----- Passage for review
Please see the below payload descriptions to create a credential offer. Both pre-authorized code grants as well as authorization-code grants are
supported.
You provide these in the credential_offer payload. Additionally, you need to include the credential_issuer, as the agent can support
multiple issuers at the same time.
multiple credential issuers simultaneously.
The default Create (POST) endpoint is enabled at:
https://agent/webapp/credential-offers. It then would result in a new offer created at https://agent/webapp/credential-offers/:unique-id as returned
in the create response.
The path is configurable when creating the issuer. By default, all "admin" endpoints can be found under the path "/webapp". These endpoints should be
typically IP/network protected, with authentication enabled. Without these, anyone would be able to create a session!
The create credential offer request follows the below interface and needs to be provided in the body of the POST request to the URL above.
scheme can be used for instance when targeting web based wallets (https) instead of deeplinks (openid-credential-offer)
export interface CredentialOfferRESTRequest {
baseUri?: string
scheme?: string
pinLength?: number
qrCodeOpts?: QRCodeOpts
/**
* This is just a type alias for `any`. The idea is that the data already is the form of a JSON-LD, SD-JWT, JWT credential without the proof
* Optional storage that can help the credential Data Supplier. For instance to store credential input data during offer creation, if no additional data can be supplied later on
*/
credentialDataSupplierInput?: CredentialDataSupplierInput
}
export interface CredentialOfferPayloadV1_0_13 {
/**
* REQUIRED. The URL of the Credential Issuer, as defined in the OID4VCI spec, from which the Wallet is requested to
* obtain one or more Credentials. The Wallet uses it to obtain the Credential Issuer's Metadata following the steps
* defined in OID4VCI
*/
credential_issuer: string
/**
* REQUIRED. Array of unique strings that each identify one of the keys in the name/value pairs stored in
* the credential_configurations_supported Credential Issuer metadata. The Wallet uses these string values
* to obtain the respective object that contains information about the Credential being offered as defined
* in Section 11.2.3. For example, these string values can be used to obtain scope values to be used in
* the Authorization Request.
----------
The problem: In the credential offer documentation, under which path are all "admin" endpoints found by default?
----- Information provided
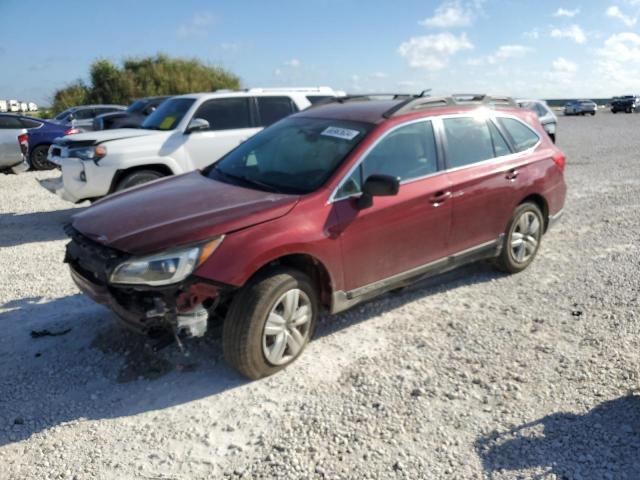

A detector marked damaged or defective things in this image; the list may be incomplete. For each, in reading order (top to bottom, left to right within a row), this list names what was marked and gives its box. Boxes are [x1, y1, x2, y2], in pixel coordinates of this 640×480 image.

front-end damage [64, 227, 230, 344]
----------
Answer area: /webapp